Papa duduk di teras dengan kopinya, saat ojek online datang menjemputku. Aku melambaikan tangan pada wajah murung itu, dan dia tersenyum sekilas. Senyum yang jarang semenjak kecelakaan itu.
Dulu, setiap pagi aku dan Papa menembus keramaian Jakarta dengan motor besarnya. Aku yang sudah 12 tahun ini duduk di jok belakang yang tinggi, sementara Papa membungkuk di depan menyetir motor Ninja itu.
"Pegangan pundak Papa sayang," katanya.
"Siap bosss," jawabku sambil meletakkan  dua telapak tanganku di pundak Papa.
Di jalanan yang ramai itu aku seperti raja, karena posisi dudukku yang tinggi, berbeda dengan motor matic biasa yang menjadi mayoritas di jalanan.
Papa mahir sekali naik motor. Dia meliuk-liuk diantara mobil-mobil yang melaju tenang. Juga di antara motor-motor yang terburu-buru. Dan aku menikmati sekali setiap perjalanan ke sekolah itu.
Sampai suatu hari, sudah jam empat sore, tetapi Papa yang mau menjemputku tidak juga datang. Hampir satu jam aku menunggu karena bubaran sekolah jam 3 sore.

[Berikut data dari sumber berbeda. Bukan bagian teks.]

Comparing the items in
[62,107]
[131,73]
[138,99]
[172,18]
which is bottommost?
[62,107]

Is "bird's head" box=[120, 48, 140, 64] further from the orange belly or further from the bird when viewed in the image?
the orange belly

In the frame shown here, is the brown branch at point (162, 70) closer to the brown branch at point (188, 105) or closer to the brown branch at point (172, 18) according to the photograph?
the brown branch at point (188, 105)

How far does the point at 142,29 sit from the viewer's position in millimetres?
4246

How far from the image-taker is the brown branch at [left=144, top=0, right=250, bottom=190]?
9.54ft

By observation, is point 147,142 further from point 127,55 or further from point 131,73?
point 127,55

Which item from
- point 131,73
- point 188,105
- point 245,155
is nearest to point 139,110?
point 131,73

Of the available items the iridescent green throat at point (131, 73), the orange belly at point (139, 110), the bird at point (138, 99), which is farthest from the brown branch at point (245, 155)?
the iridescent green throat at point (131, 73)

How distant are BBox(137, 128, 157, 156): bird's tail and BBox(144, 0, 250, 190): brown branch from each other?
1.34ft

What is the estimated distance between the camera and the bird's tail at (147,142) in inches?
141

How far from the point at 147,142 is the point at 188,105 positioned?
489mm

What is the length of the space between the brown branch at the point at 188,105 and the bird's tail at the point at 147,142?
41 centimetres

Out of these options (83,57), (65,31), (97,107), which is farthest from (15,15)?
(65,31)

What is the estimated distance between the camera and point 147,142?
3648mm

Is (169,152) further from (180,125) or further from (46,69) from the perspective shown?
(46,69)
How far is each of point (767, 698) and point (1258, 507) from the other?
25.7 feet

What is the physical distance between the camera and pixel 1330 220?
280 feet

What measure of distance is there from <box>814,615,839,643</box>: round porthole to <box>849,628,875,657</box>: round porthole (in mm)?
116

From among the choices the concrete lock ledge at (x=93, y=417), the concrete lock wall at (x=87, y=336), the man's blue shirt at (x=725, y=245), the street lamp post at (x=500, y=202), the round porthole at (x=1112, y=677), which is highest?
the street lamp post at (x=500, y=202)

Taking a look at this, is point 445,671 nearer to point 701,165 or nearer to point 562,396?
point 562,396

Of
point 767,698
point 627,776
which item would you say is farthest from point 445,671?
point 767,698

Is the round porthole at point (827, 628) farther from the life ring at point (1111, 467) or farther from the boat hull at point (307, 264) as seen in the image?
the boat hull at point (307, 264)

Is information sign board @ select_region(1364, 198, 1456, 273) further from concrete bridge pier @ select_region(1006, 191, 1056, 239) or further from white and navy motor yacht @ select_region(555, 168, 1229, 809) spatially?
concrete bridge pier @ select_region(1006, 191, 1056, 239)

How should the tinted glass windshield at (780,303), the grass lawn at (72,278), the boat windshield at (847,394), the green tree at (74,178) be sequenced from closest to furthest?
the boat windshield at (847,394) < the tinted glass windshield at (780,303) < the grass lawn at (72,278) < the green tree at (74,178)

Bu Sisil, wali kelasku memanggilku yang duduk di parkiran motor. Wajah ramah Bu Sisil terlihat muram, dan dia membawa telepon selulernya untuk ditunjukkan padaku.
"Papamu kecelakaan saat menuju sekolah, kamu ditunggu Mama di rumah sakit, Mamamu meminta ibu memesankan ojek online untukmu," katanya.
Aku mengangguk, perasaanku sungguh tidak enak. Bu Sisil tidak menyebutnya seperti apa kecelakaan itu. Bagaimana keadaan Papa sekarang. Tidak sabar rasanya menunggu abang ojek online itu mengantarkanku ke rumah sakit.
Mama menjemputku di gerbang dekat pintu UGD. Mama memelukku dan terlihat wajahnya sangat muram. Lalu dia mengajakku ke ruang UGD. Papa terbaring disitu dalam kondisi koma.